*ACTIVITY*: Exactly the lines from the one with "genus: Coua" through the end of the records below are needed, minus any pictures.
--- ENTRIES PROVIDED ---
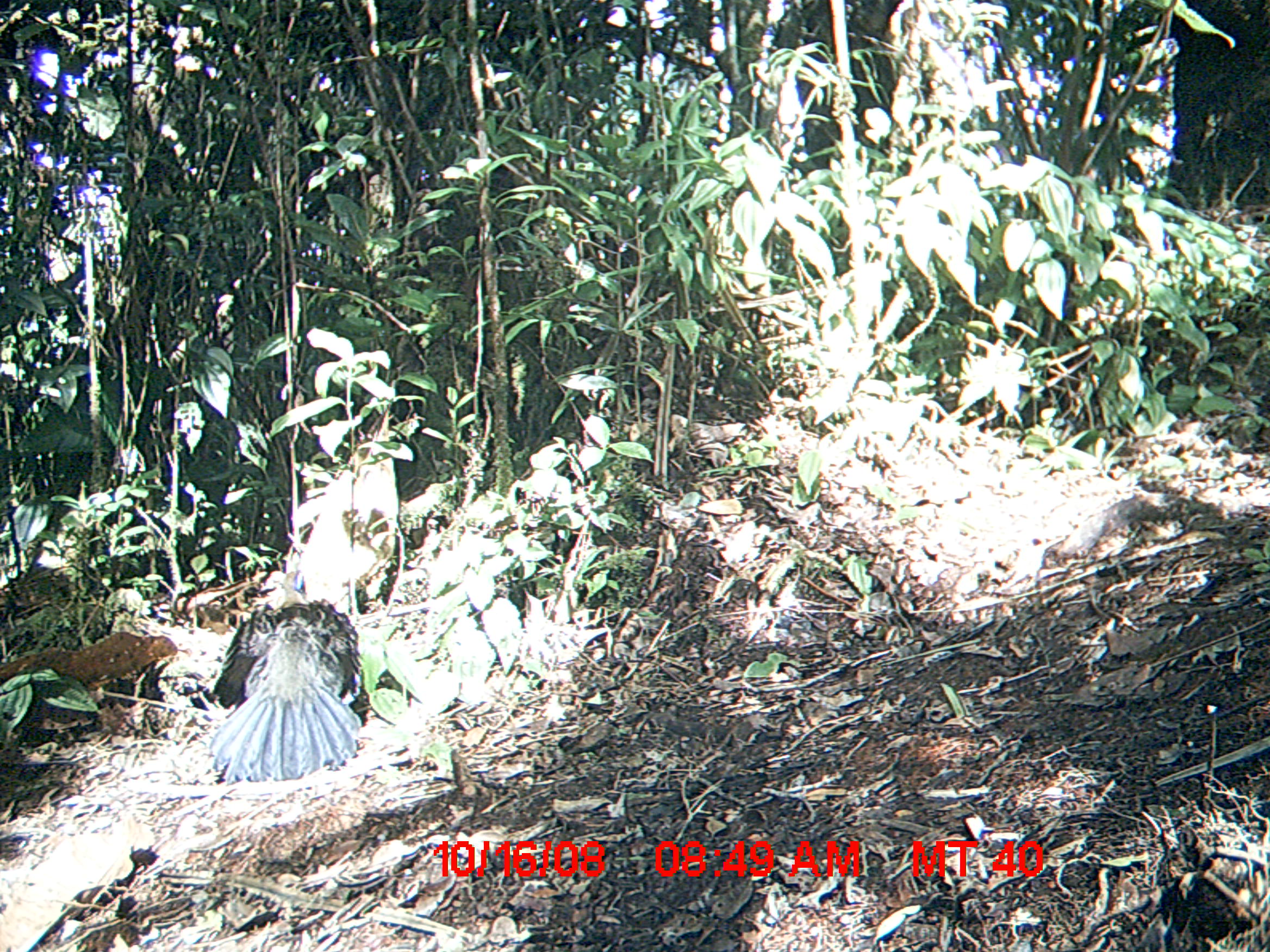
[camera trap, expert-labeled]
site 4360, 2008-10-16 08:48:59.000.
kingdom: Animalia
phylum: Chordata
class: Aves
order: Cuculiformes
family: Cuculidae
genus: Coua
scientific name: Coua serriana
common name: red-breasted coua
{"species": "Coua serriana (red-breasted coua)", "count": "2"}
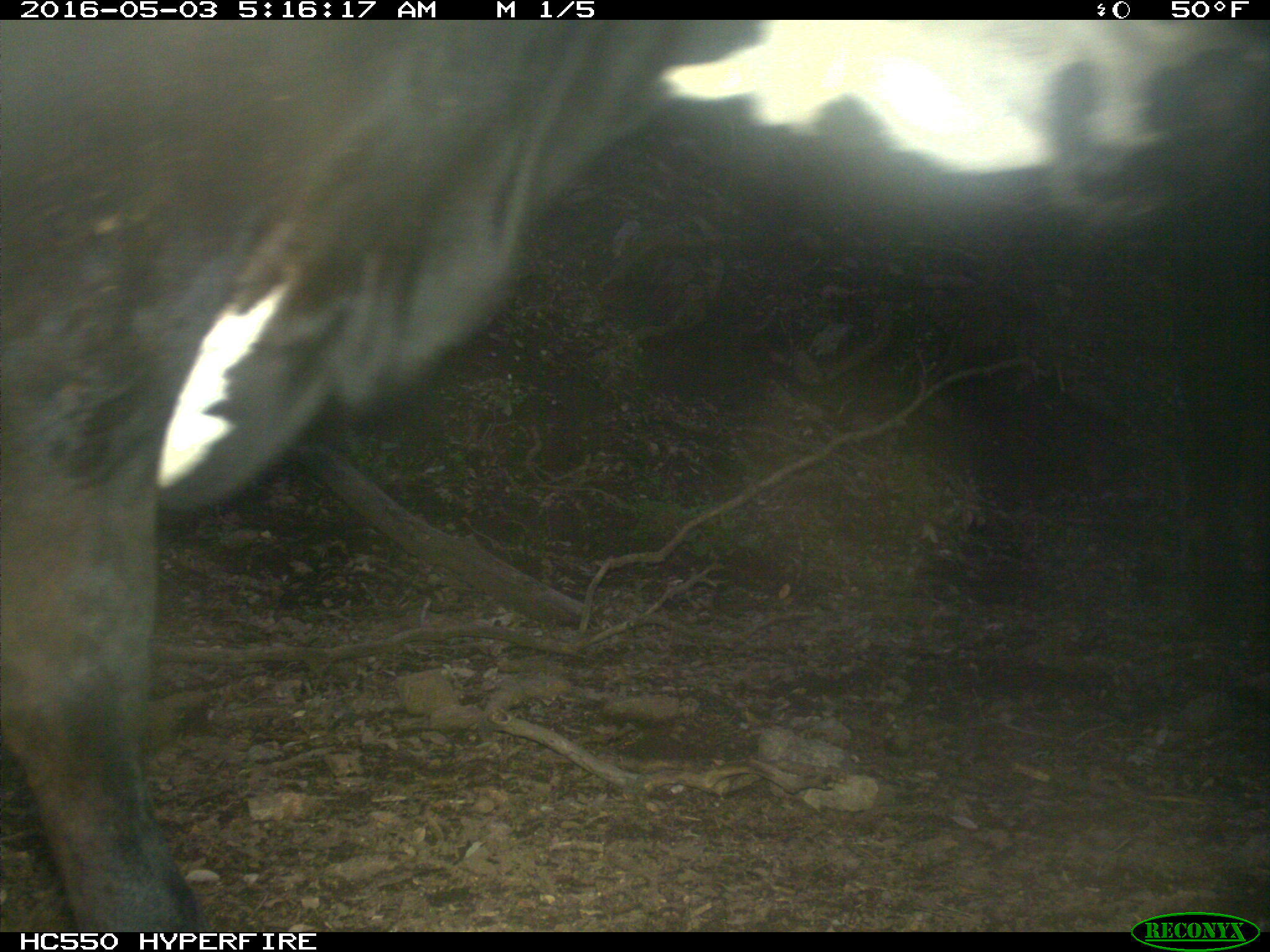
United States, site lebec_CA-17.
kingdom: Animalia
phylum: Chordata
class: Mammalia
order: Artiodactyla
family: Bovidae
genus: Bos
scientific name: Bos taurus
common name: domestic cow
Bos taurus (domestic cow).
---
*RESPONSE AREA*:
genus: Coua
scientific name: Coua serriana
common name: red-breasted coua
{"species": "Coua serriana (red-breasted coua)", "count": "2"}
United States, site lebec_CA-17.
kingdom: Animalia
phylum: Chordata
class: Mammalia
order: Artiodactyla
family: Bovidae
genus: Bos
scientific name: Bos taurus
common name: domestic cow
Bos taurus (domestic cow).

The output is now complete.